Below is a vcf with all sites using the June 26th nightly. I am using the June 26th nightly to fix one fatal error http://gatkforums.broadinstitute.org/gatk/discussion/comment/30982#Comment_30982 but before another fatal error was introduced http://gatkforums.broadinstitute.org/gatk/discussion/comment/31535#
[kurt-cgc@c6220-5 VCF]$ zgrep -v "^#" CONTROLS_PLUS_CRE1.VQSR.ANNOTATED.vcf.gz | cut -f 1-8 | head
1 69091 . A <NON_REF> 16.73 LowQual AC=0;AF=0.00;AN=10;DP=8;FractionInformativeReads=1.00;GC=42.57;MLEAC=0;MLEAF=0.00;NCC=16;NDA=1;VariantType=SYMBOLIC
1 69092 . T <NON_REF> 16.73 LowQual AC=0;AF=0.00;AN=10;DP=8;FractionInformativeReads=1.00;GC=41.58;MLEAC=0;MLEAF=0.00;NCC=16;NDA=1;VariantType=SYMBOLIC
1 69093 . G <NON_REF> 16.73 LowQual AC=0;AF=0.00;AN=10;DP=8;FractionInformativeReads=1.00;GC=42.57;MLEAC=0;MLEAF=0.00;NCC=16;NDA=1;VariantType=SYMBOLIC
1 69094 . G <NON_REF> 16.73 LowQual AC=0;AF=0.00;AN=10;DP=8;FractionInformativeReads=1.00;GC=42.57;MLEAC=0;MLEAF=0.00;NCC=16;NDA=1;VariantType=SYMBOLIC
1 69095 . T <NON_REF> 16.73 LowQual AC=0;AF=0.00;AN=10;DP=8;FractionInformativeReads=1.00;GC=41.58;MLEAC=0;MLEAF=0.00;NCC=16;NDA=1;VariantType=SYMBOLIC
1 69096 . G <NON_REF> 16.73 LowQual AC=0;AF=0.00;AN=10;DP=8;FractionInformativeReads=1.00;GC=41.58;MLEAC=0;MLEAF=0.00;NCC=16;NDA=1;VariantType=SYMBOLIC
1 69097 . A <NON_REF> 16.73 LowQual AC=0;AF=0.00;AN=10;DP=8;FractionInformativeReads=1.00;GC=41.58;MLEAC=0;MLEAF=0.00;NCC=16;NDA=1;VariantType=SYMBOLIC
1 69098 . C <NON_REF> 16.73 LowQual AC=0;AF=0.00;AN=10;DP=8;FractionInformativeReads=1.00;GC=42.57;MLEAC=0;MLEAF=0.00;NCC=16;NDA=1;VariantType=SYMBOLIC
1 69099 . T <NON_REF> 17.41 LowQual AC=0;AF=0.00;AN=12;DP=9;FractionInformativeReads=1.00;GC=41.58;MLEAC=0;MLEAF=0.00;NCC=15;NDA=1;VariantType=SYMBOLIC
1 69100 . G <NON_REF> 17.41 LowQual AC=0;AF=0.00;AN=12;DP=9;FractionInformativeReads=1.00;GC=40.59;MLEAC=0;MLEAF=0.00;NCC=15;NDA=1;VariantType=SYMBOLIC
Below is a vcf with all sites using GATK 3.5.

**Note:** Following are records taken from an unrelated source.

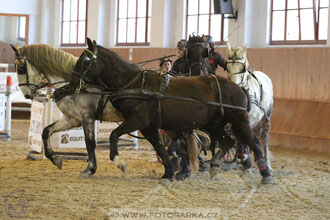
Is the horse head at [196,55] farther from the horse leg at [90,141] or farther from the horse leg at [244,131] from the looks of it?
the horse leg at [90,141]

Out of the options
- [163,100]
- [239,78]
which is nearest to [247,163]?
[239,78]

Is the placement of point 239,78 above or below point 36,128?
above

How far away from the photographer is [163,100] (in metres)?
5.54

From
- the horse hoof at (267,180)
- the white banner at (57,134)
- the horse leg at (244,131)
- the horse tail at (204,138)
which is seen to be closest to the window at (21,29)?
the white banner at (57,134)

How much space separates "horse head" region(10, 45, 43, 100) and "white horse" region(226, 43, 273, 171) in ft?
8.29

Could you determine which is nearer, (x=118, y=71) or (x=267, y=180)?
(x=118, y=71)

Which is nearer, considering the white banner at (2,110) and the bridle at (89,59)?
the bridle at (89,59)

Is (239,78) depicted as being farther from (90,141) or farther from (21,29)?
(21,29)

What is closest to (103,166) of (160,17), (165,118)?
(165,118)

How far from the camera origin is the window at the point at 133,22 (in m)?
14.6

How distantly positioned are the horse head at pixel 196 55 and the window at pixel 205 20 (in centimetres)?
662

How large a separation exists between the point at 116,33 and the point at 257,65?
517 cm

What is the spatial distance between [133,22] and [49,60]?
8980 mm

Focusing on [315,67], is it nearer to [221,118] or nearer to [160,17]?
[160,17]
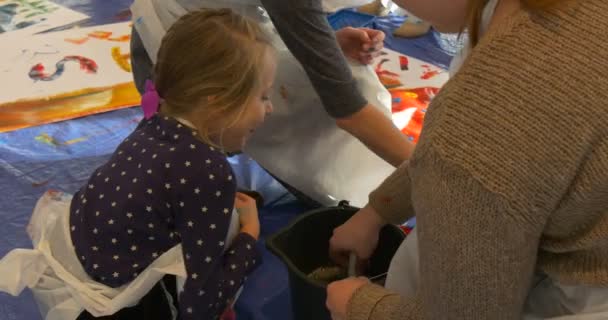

sunrhel4.cidr.jhmi.edu> zgrep -v "^#" /isilon/sequencing/Seq_Proj/CGC_160418_HMH5JBCXX_CGCDev6B_CGC_SCATTER/CGC_PedTest4/VCF/CONTROLS_PLUS_CGC_PedTest4.VQSR.ANNOTATED.vcf.gz | cut -f 1-8 | head
1 69091 . A . . . AN=8;DP=7;FractionInformativeReads=1.00;GC=42.57;HW=0.0;NCC=16;VariantType=NO_VARIATION
1 69092 . T . . . AN=8;DP=7;FractionInformativeReads=1.00;GC=41.58;HW=0.0;NCC=16;VariantType=NO_VARIATION
1 69093 . G . . . AN=8;DP=7;FractionInformativeReads=1.00;GC=42.57;HW=0.0;NCC=16;VariantType=NO_VARIATION
1 69094 . G . . . AN=8;DP=7;FractionInformativeReads=1.00;GC=42.57;HW=0.0;NCC=16;VariantType=NO_VARIATION
1 69095 . T . . . AN=8;DP=7;FractionInformativeReads=1.00;GC=41.58;HW=0.0;NCC=16;VariantType=NO_VARIATION
1 69096 . G . . . AN=8;DP=7;FractionInformativeReads=1.00;GC=41.58;HW=0.0;NCC=16;VariantType=NO_VARIATION
1 69097 . A . . . AN=8;DP=7;FractionInformativeReads=1.00;GC=41.58;HW=0.0;NCC=16;VariantType=NO_VARIATION
1 69098 . C . . . AN=8;DP=7;FractionInformativeReads=1.00;GC=42.57;HW=0.0;NCC=16;VariantType=NO_VARIATION
1 69099 . T . . . AN=10;DP=8;FractionInformativeReads=1.00;GC=41.58;HW=0.0;NCC=15;VariantType=NO_VARIATION
1 69100 . G . . . AN=10;DP=8;FractionInformativeReads=1.00;GC=40.59;HW=0.0;NCC=15;VariantType=NO_VARIATION
Below is an example command line for how I am running GenotypeGVCFs (for running GATK 3.5 , I would used a java 1.7 version).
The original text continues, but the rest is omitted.